== Task objective ==
Show each line in the rows below that contains the word "pixel".

== The input ==
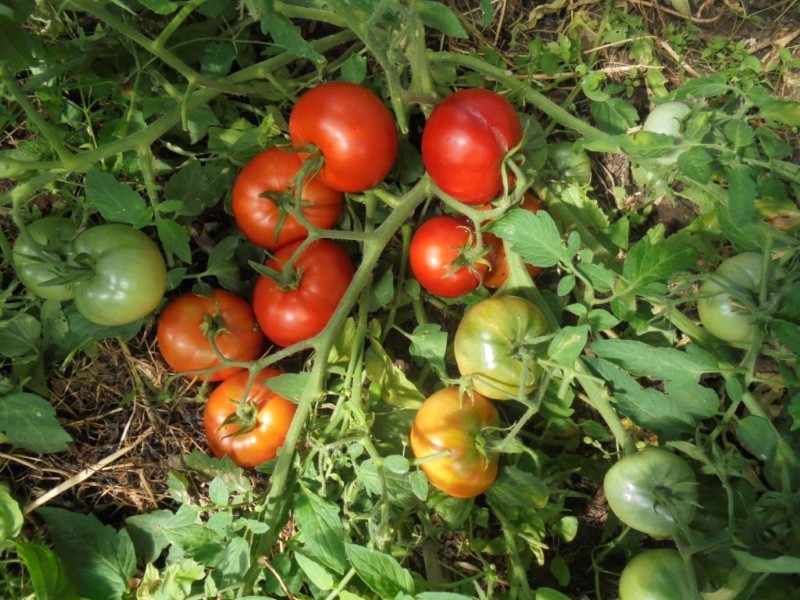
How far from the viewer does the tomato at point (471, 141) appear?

...

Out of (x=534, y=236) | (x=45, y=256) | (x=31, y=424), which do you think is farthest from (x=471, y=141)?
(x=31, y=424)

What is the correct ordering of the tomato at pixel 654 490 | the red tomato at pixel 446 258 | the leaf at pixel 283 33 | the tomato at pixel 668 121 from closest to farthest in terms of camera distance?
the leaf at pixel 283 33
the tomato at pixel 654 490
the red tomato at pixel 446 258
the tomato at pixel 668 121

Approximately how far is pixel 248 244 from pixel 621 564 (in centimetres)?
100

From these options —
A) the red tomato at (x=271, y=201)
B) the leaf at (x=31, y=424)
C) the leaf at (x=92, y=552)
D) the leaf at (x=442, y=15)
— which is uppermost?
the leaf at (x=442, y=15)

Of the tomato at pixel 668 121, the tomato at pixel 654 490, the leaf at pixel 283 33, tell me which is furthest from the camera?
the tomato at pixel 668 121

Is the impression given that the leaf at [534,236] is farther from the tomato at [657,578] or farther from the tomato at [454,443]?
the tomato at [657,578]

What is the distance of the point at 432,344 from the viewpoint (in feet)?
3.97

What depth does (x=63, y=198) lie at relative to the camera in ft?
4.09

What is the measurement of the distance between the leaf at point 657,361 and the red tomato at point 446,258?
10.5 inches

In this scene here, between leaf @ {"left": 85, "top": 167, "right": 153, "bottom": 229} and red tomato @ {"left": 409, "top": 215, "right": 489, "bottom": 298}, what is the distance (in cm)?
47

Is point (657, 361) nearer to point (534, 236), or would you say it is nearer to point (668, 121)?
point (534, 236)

== Answer to the exercise ==
What is the correct ordering of the tomato at pixel 654 490 | the red tomato at pixel 446 258 | the leaf at pixel 283 33 | the tomato at pixel 668 121 from closest to farthest in terms of camera distance?
the leaf at pixel 283 33
the tomato at pixel 654 490
the red tomato at pixel 446 258
the tomato at pixel 668 121
Approximately how far is pixel 248 244 from pixel 621 564 (in centimetres)?
Of the tomato at pixel 668 121, the tomato at pixel 654 490, the leaf at pixel 283 33, tell me which is furthest from the camera?
the tomato at pixel 668 121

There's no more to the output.